3. La beauté féminine aux Comores

Papa Msonga ? Un tueur à gages. Sa mission ? Eliminer le chef de l’Etat révolutionnaire qui commence à agacer plus d’un. Et comment ? Avec…un simple poignard. La justice révolutionnaire a considéré cela comme une tentative de putsch et les responsables devaient naturellement être jugés. Mais avant le verdict, il faut bien comprendre les motivations de chacun. Celle de la personne qui avait la charge d’exécuter la sale besogne : « […] une paire de chaussures espagnoles et une nuit avec Fatou Cacao239. » Particularité de cette femme ? C’est que : « C’est l’image même de la beauté. Chez elle une cuisse est une cuisse, une fesse est une fesse. Vous pouvez mettre un plateau sur son derrière monsieur le Juge, sans que le plateau tombe. C’est vous dire quel postérieur elle a240 ! » Comprendre : elle est ronde et munie d’une bonne paire de fesses !

Issa, tout en concédant que la beauté est une notion très relative, affirme à Kassabou que Zoufana est une belle femme. Kassabou soupçonne l’ami de son mari de prendre tout simplement la clarté de la peau de cette fille pour de la beauté : « - Quoi ? Mais tu blagues ! Zoufana est une belle fille ? Parce qu’elle est claire de peau ? Parce que pour vous les hommes il suffit qu’une fille soit blanche pour que vous la trouviez belle ? Les filles blanches seront votre malheur241 ! […] »

Quant à Marie-Ame, eh bien, trois mois avant le mariage, elle était bien nourrie et bien gardée à la maison pour que le jour de la consommation de son mariage, elle soit « […] blanche et grasse à souhait242 ». En fait, c’était pour aiguiser sa beauté car déjà « Elle symbolisait la beauté féminine comorienne : roucouleuse, potelée, dodue, mafflue, avec des mollets galbés, des fesses redondantes, une poitrine exubérante, les cheveux lisses et les yeux langoureux243. »

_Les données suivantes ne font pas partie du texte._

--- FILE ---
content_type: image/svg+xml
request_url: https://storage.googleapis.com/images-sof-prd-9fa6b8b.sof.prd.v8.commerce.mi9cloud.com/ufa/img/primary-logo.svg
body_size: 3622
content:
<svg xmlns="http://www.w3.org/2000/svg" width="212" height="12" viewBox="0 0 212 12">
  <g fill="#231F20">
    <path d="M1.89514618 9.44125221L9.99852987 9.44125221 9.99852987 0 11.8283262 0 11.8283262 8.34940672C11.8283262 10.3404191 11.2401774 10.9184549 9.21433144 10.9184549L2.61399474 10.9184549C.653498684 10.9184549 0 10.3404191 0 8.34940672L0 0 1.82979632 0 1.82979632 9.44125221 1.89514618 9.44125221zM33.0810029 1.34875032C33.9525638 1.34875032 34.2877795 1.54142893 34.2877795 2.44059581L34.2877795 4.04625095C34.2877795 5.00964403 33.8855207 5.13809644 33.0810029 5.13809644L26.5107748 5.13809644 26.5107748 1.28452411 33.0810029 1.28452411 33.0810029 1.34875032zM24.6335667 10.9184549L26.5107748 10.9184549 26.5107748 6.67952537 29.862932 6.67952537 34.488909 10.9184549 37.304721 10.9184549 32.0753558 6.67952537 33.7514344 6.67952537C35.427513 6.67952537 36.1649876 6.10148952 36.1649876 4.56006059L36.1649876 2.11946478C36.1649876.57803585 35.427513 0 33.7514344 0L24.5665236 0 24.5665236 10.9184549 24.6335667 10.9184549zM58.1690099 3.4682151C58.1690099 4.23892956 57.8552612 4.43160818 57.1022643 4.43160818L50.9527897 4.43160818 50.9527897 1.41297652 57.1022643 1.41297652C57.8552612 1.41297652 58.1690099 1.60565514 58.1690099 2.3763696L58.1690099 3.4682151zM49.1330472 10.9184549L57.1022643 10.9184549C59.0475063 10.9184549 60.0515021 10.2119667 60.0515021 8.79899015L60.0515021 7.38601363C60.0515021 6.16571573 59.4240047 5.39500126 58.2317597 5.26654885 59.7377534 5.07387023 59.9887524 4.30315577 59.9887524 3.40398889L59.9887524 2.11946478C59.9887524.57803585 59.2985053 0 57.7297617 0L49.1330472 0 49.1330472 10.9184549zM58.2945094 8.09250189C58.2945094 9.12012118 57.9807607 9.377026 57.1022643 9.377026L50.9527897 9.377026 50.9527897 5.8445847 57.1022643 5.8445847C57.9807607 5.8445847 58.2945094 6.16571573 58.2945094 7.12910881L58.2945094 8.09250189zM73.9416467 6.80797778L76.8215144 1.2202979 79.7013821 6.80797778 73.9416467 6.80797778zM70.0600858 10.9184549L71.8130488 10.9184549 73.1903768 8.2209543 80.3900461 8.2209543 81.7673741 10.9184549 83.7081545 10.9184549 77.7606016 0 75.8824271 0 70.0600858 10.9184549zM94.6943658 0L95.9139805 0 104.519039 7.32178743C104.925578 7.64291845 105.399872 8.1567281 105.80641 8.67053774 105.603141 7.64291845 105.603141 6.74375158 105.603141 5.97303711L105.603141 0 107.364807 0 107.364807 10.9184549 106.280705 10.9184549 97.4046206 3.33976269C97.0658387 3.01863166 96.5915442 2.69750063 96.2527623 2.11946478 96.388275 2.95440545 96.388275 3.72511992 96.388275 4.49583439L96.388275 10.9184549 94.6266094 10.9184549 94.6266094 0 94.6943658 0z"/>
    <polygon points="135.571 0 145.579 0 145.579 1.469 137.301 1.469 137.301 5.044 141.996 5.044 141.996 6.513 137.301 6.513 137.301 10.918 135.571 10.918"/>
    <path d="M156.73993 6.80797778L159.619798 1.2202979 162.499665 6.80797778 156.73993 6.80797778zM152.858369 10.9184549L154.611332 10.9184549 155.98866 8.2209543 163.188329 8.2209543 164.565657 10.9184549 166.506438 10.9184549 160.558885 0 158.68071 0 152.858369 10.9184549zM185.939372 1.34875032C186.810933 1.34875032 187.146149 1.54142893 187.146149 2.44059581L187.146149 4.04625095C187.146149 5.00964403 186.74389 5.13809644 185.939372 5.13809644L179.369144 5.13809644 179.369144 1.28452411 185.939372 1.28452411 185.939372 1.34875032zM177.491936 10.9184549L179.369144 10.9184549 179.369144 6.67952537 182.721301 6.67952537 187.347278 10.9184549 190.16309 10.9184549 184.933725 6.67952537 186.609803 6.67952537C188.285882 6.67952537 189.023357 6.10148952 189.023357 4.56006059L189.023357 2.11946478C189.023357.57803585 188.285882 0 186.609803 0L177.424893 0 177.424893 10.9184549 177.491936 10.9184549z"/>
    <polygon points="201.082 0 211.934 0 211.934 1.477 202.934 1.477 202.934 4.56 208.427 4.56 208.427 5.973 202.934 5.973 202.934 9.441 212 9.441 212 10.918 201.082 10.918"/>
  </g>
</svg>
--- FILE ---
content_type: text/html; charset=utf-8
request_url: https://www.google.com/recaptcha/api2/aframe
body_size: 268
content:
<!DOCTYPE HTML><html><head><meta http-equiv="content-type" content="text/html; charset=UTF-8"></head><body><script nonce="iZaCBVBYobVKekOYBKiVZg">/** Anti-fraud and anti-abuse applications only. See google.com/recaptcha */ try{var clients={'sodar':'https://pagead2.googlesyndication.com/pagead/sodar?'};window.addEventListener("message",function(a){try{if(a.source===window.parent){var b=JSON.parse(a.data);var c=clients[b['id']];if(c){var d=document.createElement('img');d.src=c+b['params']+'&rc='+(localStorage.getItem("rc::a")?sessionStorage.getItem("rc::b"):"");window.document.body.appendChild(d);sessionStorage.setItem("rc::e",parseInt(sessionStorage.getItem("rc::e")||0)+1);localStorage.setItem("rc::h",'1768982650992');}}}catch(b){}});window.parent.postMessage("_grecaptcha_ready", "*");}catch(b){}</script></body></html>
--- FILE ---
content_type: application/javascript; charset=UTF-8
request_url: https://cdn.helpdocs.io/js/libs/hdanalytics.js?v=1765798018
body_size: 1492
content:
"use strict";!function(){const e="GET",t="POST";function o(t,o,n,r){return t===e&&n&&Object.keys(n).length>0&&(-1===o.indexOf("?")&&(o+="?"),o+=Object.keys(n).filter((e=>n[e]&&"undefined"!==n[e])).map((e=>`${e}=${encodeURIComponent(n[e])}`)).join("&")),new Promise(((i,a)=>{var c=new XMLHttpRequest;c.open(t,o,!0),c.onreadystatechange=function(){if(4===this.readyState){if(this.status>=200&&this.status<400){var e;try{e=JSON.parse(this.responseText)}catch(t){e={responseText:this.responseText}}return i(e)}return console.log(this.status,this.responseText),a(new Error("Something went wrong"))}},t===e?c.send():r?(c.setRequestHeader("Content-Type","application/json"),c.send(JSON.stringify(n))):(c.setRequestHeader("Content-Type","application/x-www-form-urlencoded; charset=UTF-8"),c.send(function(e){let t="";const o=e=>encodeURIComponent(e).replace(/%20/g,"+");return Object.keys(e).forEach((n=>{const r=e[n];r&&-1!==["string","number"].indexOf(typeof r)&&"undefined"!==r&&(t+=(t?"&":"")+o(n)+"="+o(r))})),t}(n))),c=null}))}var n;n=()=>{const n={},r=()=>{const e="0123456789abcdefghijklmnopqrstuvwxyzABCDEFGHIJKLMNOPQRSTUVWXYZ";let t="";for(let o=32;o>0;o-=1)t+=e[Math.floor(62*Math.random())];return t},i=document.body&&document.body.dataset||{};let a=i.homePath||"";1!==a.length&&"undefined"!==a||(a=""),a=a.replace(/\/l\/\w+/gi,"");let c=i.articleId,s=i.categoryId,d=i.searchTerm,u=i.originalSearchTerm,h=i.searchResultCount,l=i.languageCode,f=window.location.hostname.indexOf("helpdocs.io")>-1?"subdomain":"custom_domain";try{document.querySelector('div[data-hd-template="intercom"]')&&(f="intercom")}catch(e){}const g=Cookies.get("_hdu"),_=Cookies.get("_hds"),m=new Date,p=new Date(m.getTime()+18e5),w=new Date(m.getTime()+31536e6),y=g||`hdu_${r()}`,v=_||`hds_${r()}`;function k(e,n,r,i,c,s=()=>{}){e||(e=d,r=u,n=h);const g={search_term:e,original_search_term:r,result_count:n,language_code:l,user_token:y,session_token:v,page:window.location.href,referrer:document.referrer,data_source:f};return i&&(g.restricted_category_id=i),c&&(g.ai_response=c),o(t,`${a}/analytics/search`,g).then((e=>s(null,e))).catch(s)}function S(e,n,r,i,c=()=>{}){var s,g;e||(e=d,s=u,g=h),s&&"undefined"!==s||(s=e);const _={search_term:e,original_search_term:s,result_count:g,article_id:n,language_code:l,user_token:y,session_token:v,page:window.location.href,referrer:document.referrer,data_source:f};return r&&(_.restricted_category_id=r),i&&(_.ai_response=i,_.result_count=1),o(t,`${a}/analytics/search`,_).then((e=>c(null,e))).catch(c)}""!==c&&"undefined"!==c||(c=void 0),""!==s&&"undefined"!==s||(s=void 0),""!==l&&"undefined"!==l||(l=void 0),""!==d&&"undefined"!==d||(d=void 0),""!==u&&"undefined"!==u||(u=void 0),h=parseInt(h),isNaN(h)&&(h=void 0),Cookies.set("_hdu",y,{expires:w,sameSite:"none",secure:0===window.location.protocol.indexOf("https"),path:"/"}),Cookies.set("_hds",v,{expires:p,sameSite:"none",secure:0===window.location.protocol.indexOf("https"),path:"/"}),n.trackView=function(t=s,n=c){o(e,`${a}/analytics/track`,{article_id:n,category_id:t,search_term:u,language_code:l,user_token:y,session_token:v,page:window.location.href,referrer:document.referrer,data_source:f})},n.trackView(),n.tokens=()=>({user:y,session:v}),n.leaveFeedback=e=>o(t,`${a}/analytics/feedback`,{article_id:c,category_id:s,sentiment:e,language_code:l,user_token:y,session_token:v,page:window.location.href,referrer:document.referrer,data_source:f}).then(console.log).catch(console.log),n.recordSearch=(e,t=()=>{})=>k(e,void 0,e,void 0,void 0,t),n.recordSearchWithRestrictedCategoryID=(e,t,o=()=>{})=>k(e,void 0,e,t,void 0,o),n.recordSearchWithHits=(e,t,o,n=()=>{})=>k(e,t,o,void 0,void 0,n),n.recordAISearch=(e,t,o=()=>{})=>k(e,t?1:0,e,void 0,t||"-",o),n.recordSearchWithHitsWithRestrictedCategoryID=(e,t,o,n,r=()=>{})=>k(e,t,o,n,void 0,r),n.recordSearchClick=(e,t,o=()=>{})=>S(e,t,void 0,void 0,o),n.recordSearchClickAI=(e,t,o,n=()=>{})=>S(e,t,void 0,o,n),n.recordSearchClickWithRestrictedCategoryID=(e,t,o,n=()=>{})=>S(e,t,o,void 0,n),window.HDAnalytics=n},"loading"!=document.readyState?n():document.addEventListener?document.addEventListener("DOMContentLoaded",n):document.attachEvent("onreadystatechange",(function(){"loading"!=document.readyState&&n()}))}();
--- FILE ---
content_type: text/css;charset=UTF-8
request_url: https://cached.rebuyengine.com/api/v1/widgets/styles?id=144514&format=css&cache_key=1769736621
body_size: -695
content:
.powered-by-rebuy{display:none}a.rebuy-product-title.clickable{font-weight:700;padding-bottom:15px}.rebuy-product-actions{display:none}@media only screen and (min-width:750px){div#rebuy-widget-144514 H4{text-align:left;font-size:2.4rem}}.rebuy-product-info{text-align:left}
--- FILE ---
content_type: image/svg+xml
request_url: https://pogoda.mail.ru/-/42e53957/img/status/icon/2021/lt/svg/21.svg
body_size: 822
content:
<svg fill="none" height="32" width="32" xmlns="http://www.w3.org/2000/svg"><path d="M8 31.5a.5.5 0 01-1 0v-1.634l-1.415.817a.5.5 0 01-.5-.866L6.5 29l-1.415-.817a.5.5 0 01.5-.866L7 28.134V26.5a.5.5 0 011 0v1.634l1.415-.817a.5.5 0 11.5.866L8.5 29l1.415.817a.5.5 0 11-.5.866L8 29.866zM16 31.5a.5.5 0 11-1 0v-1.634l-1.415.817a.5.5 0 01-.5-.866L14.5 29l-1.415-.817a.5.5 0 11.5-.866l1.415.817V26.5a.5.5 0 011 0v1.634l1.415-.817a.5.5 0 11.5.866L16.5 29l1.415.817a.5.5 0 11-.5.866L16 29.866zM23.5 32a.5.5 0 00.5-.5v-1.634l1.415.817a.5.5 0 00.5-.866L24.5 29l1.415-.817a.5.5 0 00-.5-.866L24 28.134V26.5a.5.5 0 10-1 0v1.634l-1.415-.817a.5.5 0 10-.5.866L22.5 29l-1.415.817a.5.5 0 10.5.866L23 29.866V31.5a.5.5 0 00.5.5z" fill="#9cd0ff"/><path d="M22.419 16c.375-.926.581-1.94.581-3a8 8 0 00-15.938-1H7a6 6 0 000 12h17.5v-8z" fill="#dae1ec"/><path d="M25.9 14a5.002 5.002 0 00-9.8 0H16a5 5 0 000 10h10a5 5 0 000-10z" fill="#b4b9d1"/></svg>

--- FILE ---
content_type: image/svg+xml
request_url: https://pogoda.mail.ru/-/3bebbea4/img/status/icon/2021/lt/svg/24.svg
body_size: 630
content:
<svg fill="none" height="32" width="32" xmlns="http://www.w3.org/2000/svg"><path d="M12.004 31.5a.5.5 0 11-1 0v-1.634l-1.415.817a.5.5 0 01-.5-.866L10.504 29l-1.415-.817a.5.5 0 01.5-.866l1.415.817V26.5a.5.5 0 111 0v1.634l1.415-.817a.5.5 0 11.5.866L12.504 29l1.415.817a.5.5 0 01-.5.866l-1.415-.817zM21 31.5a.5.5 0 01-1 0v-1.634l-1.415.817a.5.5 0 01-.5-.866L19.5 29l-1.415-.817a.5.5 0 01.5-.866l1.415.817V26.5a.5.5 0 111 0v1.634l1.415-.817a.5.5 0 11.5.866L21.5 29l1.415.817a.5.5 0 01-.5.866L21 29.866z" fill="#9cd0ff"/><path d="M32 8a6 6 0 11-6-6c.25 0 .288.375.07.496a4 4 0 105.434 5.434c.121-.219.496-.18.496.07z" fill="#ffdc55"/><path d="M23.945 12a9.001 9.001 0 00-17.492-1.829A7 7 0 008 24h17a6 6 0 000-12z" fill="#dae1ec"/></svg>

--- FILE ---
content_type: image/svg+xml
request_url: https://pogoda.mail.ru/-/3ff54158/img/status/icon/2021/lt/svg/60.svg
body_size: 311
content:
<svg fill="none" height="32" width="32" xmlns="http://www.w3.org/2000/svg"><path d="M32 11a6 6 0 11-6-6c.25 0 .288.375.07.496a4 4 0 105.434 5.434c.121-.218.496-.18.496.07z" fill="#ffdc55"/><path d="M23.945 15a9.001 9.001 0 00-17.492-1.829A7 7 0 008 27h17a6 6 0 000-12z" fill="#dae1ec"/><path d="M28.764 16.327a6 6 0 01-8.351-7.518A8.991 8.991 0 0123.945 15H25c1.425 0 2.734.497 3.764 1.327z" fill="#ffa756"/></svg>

Au-delà de la cette parodie de justice qui tente piteusement de juger des comploteurs, du débat philosophique qui a opposé Issa et Kassabou ou tout bonnement de la préparation de Marie-Ame à son mariage, c’est bien la définition de l’esthétique féminine comme on l’entend aux Comores qui nous est présentée : rondeur et clarté de la peau ; et les cheveux lisses forment la cerise sur le gâteau. En réalité, c’est plus que cela : c’est l’esthétique comorienne tout court qui est ainsi définie. Ce qui est beau, aux Comores, c’est ce qui est rond et clair.

Notes
239.

Ibid., p. 207.

240.

Ibid., p. 207.

241.

Mohamed Toihiri, Le Kafir, op. cit., p. 151. C’est nous qui soulignons.

242.

Ibid., p. 167. C’est encore nous qui soulignons.

243.

Ibid., p. 167. C’est toujours nous qui soulignons.